El texto donde esta otra escena se desarrolla, publicado el 4 de septiembre de 1887 en el periódico argentino “La Nación”, reseña un congreso de sordomudos capaces de ganarse la vida por virtud de su propia educación, según palabras del autor. Familias enteras de ellos, trescientos en total, dispuestas a conversar, intercambiar ideas, rendir homenajes y divertirse a pesar de sus limitaciones:

Los sordomudos celebraron su congreso en la sala del ayuntamiento de Siracusa. La tiniebla tiene pocas fiestas, así que en cuanto lució el sol señalado, se juntaron en la ancha sala, en grupos que hacían pensar en los astros vacíos. Se entendían con los dedos, que subían y bajaban por el aire en mil figuras, como es fama entre duendes que suben y bajan, traviesos, por las chimeneas de las cocinas de Holanda. O bien tenían conversación tirada con los músculos del rostro, de un tinte como de luz, albo y misterioso, acaso por el esfuerzo del pensamiento en salir de ellos (…)

Una vez más tropezamos con una página de Martí tan extraña a sus lectores más oficiosos como admirable: el espectáculo de varios corrillos de sordomudos que semejan constelaciones deshabitadas; los movimientos de las manos parlanchinas que dibujan el ascenso y descenso de los espíritus más traviesos dentro de las chimeneas de los Países Bajos; el calificativo de tirada para definir la plática tensa, poco menos que imposible, entre las expresiones faciales de los discapacitados, ávidos de hacerse entender; el color enigmático de sus semblantes, y entre otras frases, una: la tiniebla tiene pocas fiestas.

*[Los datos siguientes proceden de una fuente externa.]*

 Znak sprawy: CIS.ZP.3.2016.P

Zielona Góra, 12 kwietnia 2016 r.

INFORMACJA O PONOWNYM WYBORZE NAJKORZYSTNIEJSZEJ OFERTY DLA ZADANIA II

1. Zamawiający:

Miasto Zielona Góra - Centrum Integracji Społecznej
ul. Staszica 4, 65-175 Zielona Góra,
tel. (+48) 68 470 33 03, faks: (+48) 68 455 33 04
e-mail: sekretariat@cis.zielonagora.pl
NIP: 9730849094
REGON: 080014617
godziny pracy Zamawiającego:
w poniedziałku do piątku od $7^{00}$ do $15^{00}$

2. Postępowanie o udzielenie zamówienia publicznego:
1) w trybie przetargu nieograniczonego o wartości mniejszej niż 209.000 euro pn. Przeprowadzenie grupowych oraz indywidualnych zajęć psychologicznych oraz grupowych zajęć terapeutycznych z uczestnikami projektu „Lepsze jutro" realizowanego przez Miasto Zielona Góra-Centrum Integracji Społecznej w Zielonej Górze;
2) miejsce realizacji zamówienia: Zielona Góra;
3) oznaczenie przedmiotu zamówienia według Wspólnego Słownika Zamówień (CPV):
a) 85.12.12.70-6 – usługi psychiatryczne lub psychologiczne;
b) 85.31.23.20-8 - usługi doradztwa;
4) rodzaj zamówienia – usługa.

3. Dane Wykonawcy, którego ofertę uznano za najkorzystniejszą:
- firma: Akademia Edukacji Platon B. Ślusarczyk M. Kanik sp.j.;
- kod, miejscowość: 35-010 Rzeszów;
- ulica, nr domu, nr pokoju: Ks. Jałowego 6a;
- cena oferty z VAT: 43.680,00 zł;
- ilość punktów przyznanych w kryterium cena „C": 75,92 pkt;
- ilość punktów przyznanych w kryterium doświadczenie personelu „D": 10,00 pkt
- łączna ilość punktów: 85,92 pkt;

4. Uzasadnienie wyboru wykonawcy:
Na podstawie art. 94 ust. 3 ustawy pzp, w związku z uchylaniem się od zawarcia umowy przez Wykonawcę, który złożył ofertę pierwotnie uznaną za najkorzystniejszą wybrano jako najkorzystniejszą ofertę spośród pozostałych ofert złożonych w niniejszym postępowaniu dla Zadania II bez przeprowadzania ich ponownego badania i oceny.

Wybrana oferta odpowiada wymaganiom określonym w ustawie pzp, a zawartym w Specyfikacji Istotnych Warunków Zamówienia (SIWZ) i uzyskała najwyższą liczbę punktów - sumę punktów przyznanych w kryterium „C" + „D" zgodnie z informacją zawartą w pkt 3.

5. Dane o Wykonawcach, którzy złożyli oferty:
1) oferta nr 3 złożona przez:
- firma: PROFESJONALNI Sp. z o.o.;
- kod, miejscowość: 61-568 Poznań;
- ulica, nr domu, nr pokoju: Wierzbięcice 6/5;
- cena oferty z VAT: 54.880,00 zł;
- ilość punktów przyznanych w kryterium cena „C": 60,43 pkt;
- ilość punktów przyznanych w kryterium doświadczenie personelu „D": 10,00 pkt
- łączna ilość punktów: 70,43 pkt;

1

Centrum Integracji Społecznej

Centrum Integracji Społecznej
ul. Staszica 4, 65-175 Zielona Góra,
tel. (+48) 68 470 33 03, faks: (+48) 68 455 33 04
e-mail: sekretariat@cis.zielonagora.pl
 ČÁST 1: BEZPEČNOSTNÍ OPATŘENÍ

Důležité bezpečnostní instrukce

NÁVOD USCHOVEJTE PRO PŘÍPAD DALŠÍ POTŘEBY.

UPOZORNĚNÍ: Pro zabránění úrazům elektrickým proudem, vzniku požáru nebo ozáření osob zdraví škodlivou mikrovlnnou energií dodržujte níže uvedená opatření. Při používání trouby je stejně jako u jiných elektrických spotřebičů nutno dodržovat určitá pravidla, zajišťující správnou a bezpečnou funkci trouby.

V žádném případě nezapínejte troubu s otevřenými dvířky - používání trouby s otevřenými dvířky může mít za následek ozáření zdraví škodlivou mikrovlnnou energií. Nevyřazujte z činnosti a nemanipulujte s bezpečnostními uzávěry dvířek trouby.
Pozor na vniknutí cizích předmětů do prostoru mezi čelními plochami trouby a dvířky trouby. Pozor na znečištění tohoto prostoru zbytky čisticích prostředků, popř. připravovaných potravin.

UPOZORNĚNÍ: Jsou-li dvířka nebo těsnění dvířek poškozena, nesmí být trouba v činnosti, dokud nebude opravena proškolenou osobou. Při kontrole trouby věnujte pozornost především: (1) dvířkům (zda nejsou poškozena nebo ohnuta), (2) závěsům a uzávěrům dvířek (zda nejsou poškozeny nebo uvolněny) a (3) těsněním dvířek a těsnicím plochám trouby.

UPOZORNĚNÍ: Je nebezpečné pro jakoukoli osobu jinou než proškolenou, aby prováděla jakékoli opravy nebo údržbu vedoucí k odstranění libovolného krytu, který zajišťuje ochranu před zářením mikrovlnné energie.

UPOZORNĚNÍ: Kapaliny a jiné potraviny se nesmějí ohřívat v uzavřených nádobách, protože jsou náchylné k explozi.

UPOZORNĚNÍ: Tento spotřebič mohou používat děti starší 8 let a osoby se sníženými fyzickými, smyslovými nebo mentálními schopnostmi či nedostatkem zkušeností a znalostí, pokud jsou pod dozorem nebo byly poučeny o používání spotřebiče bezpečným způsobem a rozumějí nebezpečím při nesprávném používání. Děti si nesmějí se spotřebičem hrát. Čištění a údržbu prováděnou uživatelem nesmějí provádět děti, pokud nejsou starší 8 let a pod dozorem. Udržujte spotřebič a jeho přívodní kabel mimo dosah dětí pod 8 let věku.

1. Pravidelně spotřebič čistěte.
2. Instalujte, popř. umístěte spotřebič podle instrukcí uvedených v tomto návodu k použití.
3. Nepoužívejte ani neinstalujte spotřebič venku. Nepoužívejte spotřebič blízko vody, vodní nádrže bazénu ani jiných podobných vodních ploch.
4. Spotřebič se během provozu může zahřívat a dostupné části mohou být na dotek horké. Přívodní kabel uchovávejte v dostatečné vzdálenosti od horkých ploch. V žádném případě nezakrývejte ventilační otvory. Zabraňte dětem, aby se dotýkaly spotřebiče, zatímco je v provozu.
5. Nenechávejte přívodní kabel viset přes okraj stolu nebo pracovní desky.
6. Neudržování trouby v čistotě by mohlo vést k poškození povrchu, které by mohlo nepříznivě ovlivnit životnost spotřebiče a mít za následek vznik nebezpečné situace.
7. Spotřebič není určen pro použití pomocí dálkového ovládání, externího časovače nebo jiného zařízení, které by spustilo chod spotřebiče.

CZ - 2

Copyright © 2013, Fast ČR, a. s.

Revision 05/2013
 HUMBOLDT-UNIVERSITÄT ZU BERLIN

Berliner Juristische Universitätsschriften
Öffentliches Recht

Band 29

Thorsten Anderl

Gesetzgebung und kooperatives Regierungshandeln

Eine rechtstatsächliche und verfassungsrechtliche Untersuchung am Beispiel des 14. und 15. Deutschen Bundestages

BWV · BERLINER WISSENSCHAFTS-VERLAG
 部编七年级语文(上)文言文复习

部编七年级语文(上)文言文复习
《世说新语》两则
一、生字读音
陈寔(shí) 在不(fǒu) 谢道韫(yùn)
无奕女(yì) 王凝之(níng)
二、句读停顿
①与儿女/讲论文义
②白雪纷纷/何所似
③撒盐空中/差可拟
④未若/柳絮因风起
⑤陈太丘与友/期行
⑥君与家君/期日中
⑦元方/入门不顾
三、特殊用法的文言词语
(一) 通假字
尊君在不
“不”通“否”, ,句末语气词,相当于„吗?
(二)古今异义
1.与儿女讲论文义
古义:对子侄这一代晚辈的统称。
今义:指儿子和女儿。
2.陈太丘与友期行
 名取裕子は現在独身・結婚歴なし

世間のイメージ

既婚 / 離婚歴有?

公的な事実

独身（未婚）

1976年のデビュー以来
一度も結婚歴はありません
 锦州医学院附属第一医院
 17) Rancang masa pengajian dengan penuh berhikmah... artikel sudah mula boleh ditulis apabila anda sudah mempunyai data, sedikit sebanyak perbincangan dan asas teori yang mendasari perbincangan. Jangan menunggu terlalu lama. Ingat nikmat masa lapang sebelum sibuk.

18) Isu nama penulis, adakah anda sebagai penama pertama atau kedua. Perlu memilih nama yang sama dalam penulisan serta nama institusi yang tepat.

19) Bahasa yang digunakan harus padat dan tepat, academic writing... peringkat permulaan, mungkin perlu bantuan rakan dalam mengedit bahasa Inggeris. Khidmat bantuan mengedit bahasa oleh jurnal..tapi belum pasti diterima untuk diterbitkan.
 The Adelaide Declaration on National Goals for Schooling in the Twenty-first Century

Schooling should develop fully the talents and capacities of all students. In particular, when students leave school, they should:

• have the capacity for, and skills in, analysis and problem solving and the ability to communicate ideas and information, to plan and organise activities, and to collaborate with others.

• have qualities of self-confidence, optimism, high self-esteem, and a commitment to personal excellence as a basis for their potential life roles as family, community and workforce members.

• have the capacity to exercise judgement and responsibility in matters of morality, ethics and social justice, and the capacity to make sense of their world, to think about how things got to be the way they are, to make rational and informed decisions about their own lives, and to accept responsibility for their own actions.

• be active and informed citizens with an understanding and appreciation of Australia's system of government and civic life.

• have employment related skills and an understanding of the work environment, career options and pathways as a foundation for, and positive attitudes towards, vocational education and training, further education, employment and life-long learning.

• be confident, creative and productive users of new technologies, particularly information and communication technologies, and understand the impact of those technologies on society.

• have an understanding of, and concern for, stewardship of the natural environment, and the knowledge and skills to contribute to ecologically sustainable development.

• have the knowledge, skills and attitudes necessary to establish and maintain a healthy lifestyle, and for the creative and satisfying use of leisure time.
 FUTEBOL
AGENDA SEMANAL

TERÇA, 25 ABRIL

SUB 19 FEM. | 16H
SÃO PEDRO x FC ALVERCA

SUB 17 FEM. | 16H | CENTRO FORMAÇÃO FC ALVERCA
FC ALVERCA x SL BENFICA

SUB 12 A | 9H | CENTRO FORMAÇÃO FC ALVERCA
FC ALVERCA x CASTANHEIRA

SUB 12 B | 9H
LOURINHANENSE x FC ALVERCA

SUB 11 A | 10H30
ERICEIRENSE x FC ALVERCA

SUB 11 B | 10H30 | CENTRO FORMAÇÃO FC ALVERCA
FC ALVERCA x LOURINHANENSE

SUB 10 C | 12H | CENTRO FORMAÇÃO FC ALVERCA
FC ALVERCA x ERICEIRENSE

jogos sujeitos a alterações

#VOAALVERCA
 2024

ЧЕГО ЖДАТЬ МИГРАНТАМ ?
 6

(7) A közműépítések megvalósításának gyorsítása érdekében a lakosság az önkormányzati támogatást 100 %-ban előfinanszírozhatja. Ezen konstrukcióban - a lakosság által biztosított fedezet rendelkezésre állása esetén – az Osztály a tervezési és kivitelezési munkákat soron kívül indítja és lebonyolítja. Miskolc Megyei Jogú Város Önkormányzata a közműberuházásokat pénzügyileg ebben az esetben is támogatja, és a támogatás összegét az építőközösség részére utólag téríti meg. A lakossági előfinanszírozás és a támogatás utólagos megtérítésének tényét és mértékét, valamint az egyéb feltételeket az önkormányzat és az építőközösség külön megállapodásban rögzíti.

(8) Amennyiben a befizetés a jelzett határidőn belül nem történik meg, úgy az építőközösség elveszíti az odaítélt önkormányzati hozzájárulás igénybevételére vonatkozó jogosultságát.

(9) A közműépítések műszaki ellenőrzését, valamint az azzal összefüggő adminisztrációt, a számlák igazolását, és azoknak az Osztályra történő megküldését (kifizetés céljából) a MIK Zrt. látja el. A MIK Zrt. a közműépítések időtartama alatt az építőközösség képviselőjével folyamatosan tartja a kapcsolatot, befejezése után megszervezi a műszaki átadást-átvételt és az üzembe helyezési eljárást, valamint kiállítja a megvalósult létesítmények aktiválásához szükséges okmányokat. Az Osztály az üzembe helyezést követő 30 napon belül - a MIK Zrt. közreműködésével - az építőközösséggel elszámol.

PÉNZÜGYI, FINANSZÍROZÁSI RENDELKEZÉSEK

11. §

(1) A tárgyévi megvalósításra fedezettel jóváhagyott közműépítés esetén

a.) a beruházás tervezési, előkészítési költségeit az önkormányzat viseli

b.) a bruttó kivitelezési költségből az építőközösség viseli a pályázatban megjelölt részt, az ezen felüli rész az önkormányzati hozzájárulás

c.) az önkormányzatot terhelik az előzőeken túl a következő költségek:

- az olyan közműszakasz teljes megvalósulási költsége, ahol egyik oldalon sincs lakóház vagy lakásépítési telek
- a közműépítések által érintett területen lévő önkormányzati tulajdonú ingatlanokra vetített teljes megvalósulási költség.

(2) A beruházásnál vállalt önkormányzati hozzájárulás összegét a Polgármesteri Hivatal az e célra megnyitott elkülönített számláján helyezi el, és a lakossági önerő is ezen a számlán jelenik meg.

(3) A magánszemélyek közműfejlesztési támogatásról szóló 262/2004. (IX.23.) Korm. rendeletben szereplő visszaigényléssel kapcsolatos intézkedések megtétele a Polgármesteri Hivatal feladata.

Martí anota los protocolos y la agenda del evento, las discrepancias que se ventilan, las elecciones a celebrarse, los disgustos en torno a la opinión de un estudioso que aboga porque los sordomudos no contraigan matrimonio (dadas las fatalidades de la herencia), los planes para erigir un monumento a Thomas Hopkins Gallaudet (1787-1851), educador y predicador que enseñó a los niños estadounidenses sordos a hablar por señas, la variedad de gremios participantes (artesanos, artistas, libreros, sacerdotes), y no olvida destacar el acto que sirve de clausura a la convención:

un baile, cuyo instrumento único era un violoncello, al acorde del cual llevaban el compás, trasmitido por el aire, muy gallardamente…

La idea de una oleada de sordomudos bailando al ritmo dictado por un instrumento de cuerda, de nariz clavada en el suelo y voz casi humana, cuyas vibraciones sólo podían pescar en el ambiente, debe de haberlo cautivado.

Ninguna de estas escenas recuerda la última de “Luces de la ciudad”; sí, la que corona el texto. Martí sabía, como sabría Chaplin, dónde la emoción debe alcanzar su cenit y, difuminada en belleza, encarnar una realidad memorable. El párrafo final de su crónica se lee como el de un guión cinematográfico, sólo que el suyo fue escrito antes de que el cine existiera y filmado sin más cámara que una compuesta por su sensibilidad prodigiosa y su genio verbal:

Por fin, no sin sembrar amores, se apartaron. En lo más solitario del andén se veía, en la mañana de la despedida, un grupo triste: se estaban diciendo adiós dos almas que acababan de conocerse. Él, conteniendo mal las lágrimas en los ojos azules, se lleva varias veces la mano al corazón; ella, por no enseñar el rubor, no levanta la cabeza: él, como preguntándole si sabe dónde nace la luz, le toma al fin la mano, que acaricia en la suya largamente: ella, ya al venir el tren, alza los ojos, mueve, diciendo que sí, los dedos trémulos; y ya va el tren lejos, lejos, cuando todavía dos pañuelos se hablan por el aire.